HOLE IN THE EARTH: The damage to the Woe Hole has caused a significant opening to the surface. Picture: District Council of Robe.

Tyler Redway

THE Robe Woe Hole has seen a major collapse due to natural erosion, prompting the District Council of Robe to reconsider where the coastal trail leads.

District Council chief executive officer James Holyman said recently that it would be discussed as to how tourists and locals would be able to work around the damage while the site was currently closed.

“This is similar but it just happens to be inland so it looks a little bit different to what’s normally occurring along our coastline,” Mr Holyman said.

“We will potentially move the coastal trail to make it a lot safer for the community.”

Mr Holyman said there had been a recent form of technology implemented for the town known as Lidar, which measures ranges with a laser to measure the time it takes for the light to return to the receiver.

“We have recently had technology in town [Lidar] so we have mapped all of the limestone cliffs from Long Beach to West Beach and we are using this to identify and understand where the natural undercuts are occurring in the cliffs,” he said.

“That significant piece of work will form a baseline where we can measure any future change.”

Mr Holyman added that this was a solo project only done by the Robe council, but that there was another project lined up for the future.

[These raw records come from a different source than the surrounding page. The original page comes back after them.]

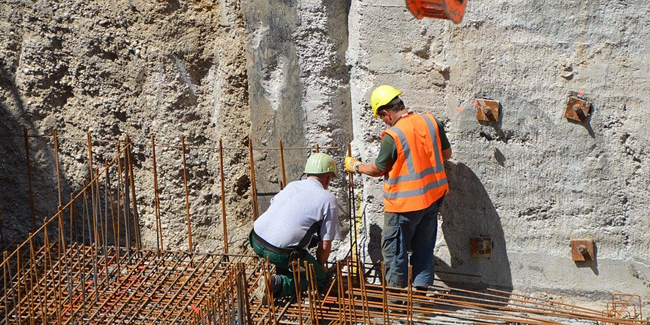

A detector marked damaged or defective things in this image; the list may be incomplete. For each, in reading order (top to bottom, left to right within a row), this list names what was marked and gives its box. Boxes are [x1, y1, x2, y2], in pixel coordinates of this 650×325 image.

rusty metal plate [474, 98, 498, 122]
rusty metal plate [564, 97, 588, 122]
rusty metal plate [468, 237, 488, 256]
rusty metal plate [568, 238, 592, 260]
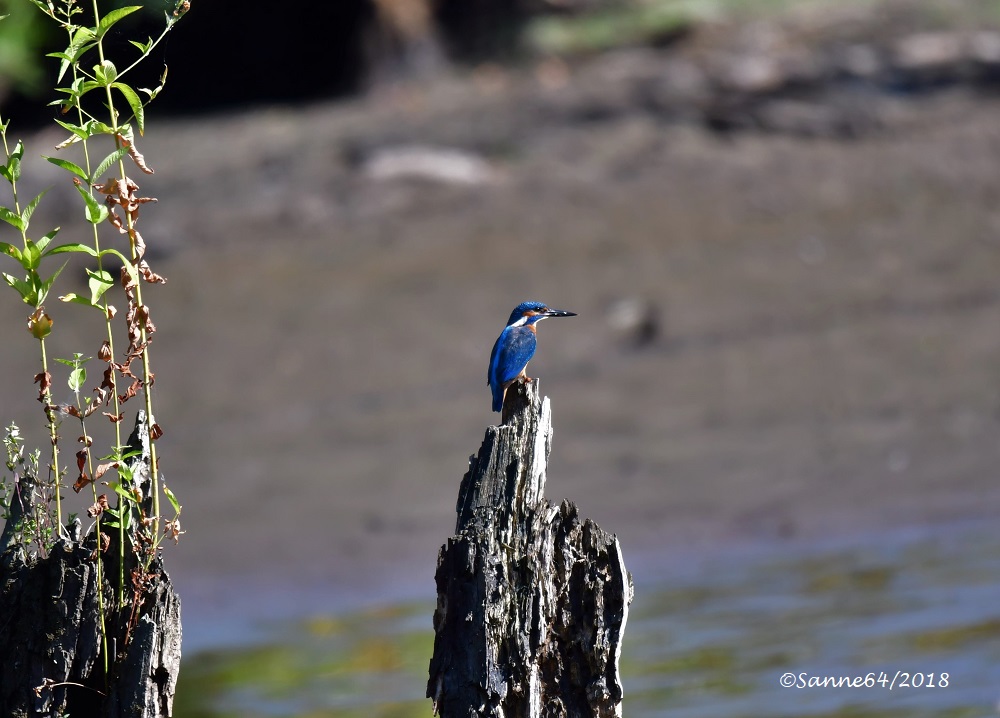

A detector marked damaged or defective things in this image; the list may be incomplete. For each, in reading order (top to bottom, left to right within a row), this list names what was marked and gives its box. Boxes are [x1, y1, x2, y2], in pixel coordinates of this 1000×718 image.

splintered wood texture [428, 380, 632, 716]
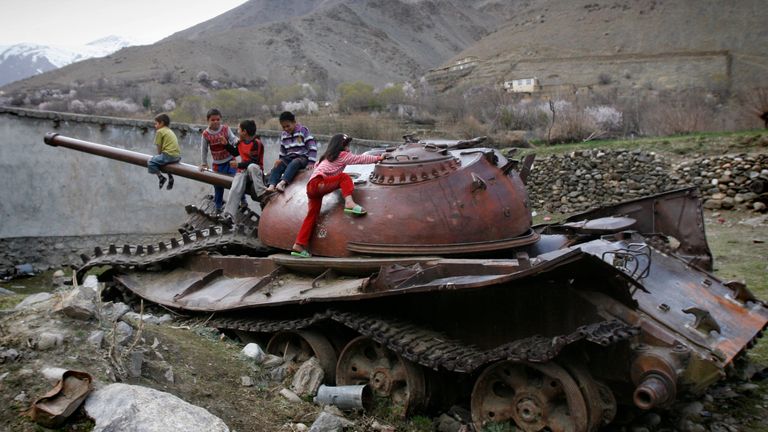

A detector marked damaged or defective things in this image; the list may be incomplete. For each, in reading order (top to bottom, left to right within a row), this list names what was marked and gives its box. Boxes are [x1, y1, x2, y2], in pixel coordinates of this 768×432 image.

rusty tank turret [43, 133, 768, 430]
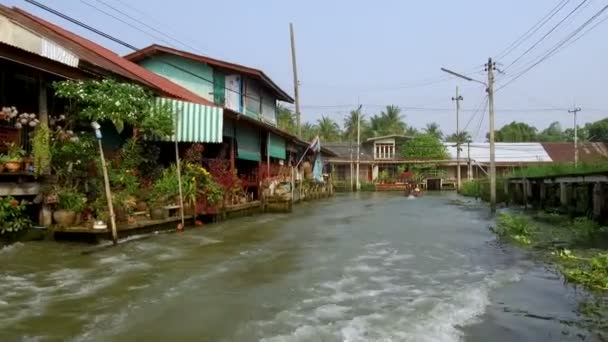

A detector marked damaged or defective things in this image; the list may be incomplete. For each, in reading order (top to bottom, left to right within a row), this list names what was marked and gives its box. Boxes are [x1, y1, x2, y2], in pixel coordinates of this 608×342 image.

“We do have a project where we are going to put monitoring equipment into the bay to start measuring tidal movement, sea temperature, wave height etc.,” he said.

“We’re doing that as a project with Flinders University and as part of that, we have part-sponsored a PHD student who will be using the data.”

He also said that predicting the imminent collapse of a cliff edge or a surface, like the Woe Hole, was always difficult and the advice the council was given could never give a warning as to when it would happen.

“There is a fair undercut, which we can have on Lidar so we know the extent of the undercut at the moment,” Mr Holyman added.

“We anticipate with the natural wave and the seaside actions there will be further erosion and collapse along the coastline, including the Woe Hole.”